(INPUT FOR THIS TASK)
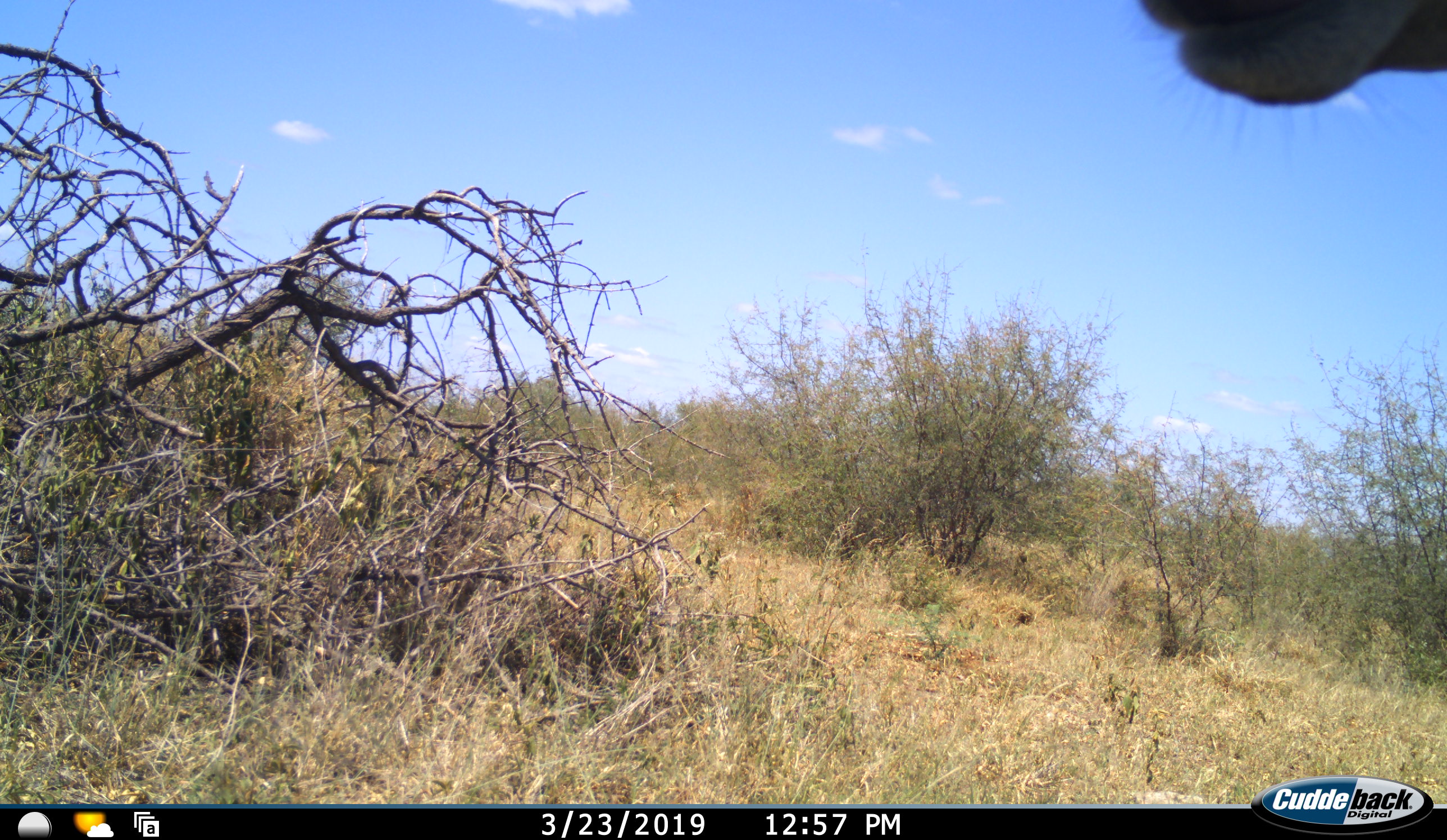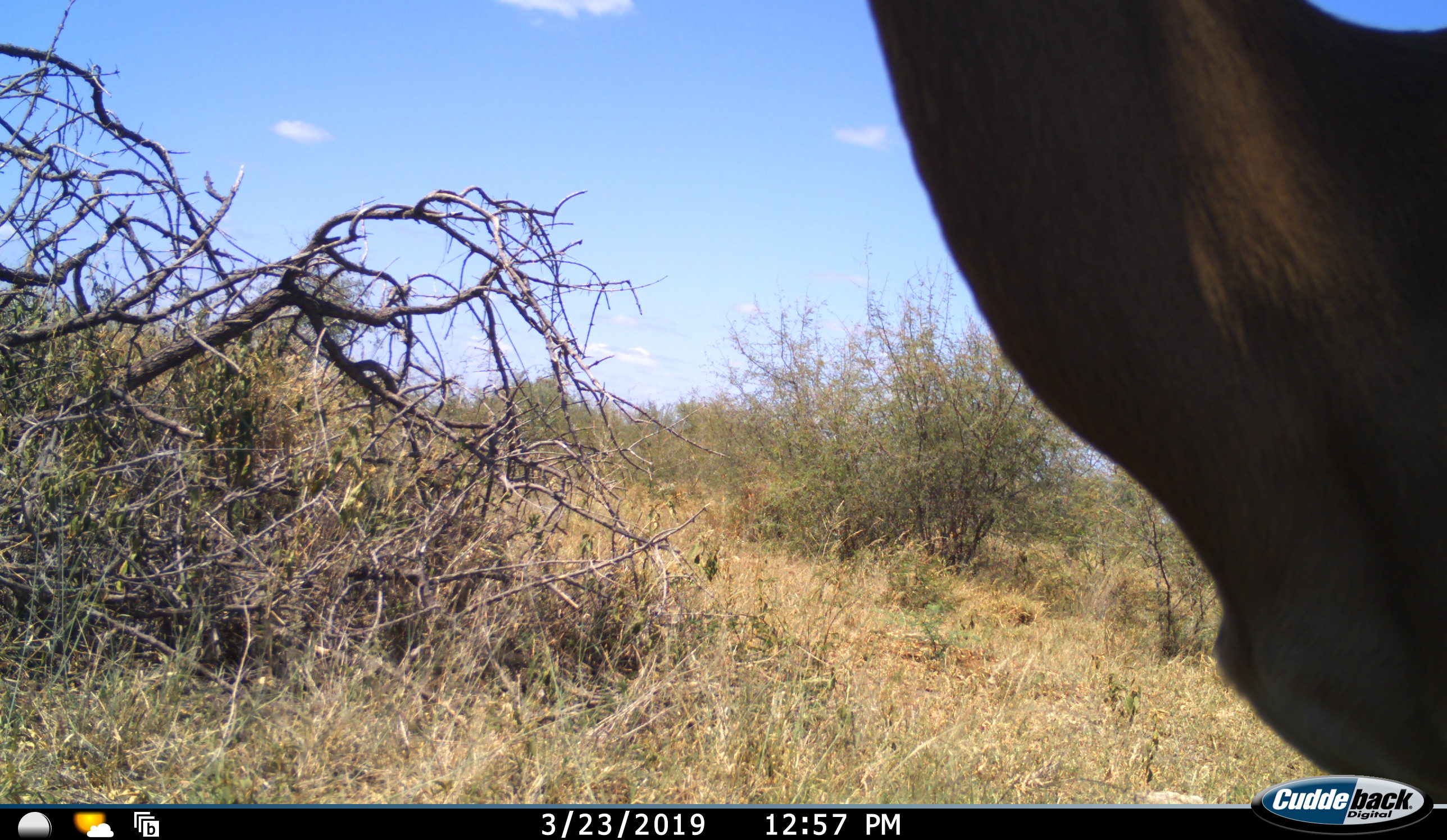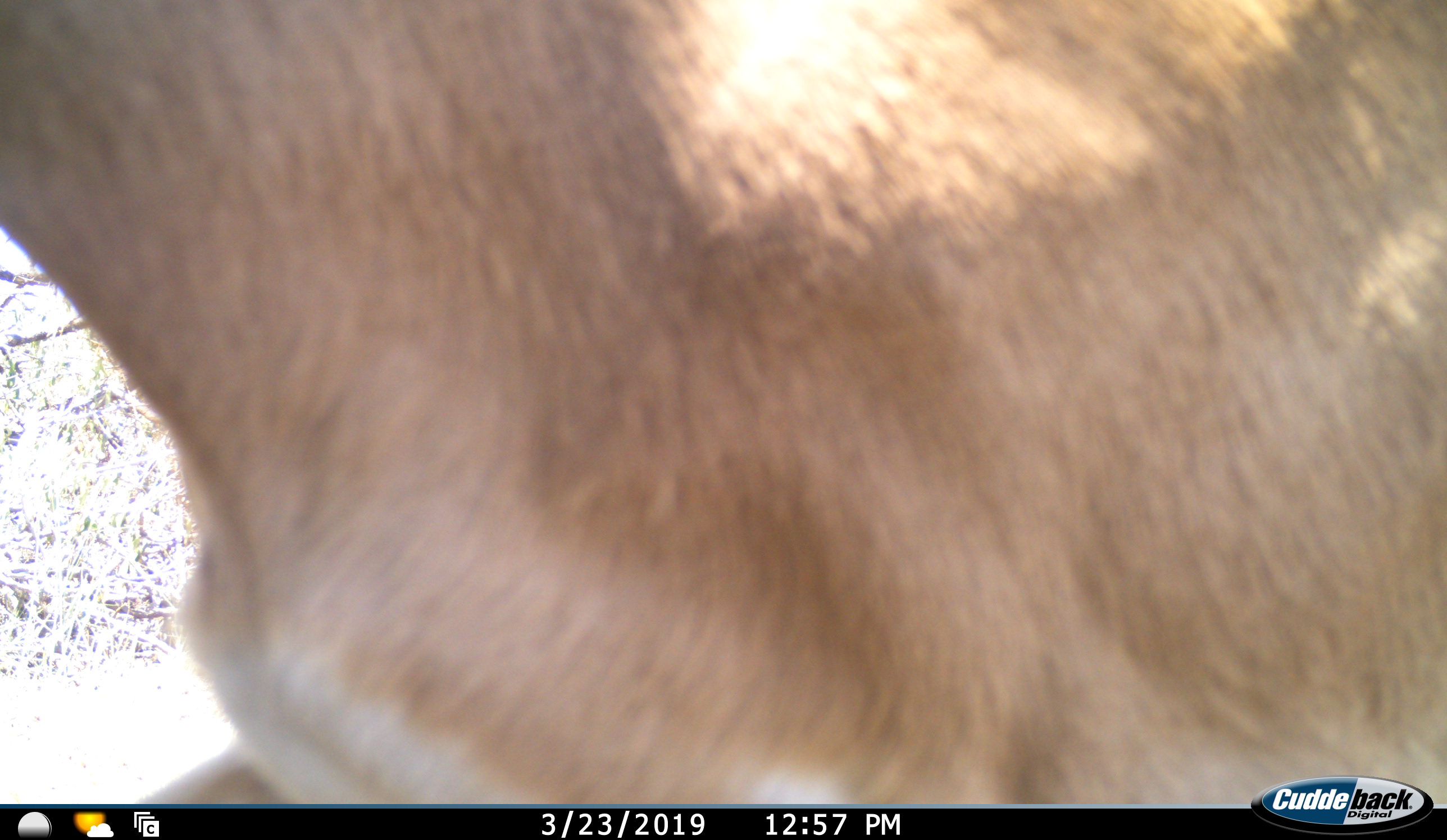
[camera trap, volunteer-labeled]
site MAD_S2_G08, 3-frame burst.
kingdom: Animalia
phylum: Chordata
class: Mammalia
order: Artiodactyla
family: Bovidae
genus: Aepyceros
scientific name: Aepyceros melampus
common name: impala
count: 1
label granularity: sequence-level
(End INPUT FOR THIS TASK)
:: REQUIRED WORK ::
Starting at the line that contains "order: Artiodactyla", transcribe every line through the last line of the entries above, exactly, and nothing else.

:: SOLVED EXERCISE ::
order: Artiodactyla
family: Bovidae
genus: Aepyceros
scientific name: Aepyceros melampus
common name: impala
count: 1
label granularity: sequence-level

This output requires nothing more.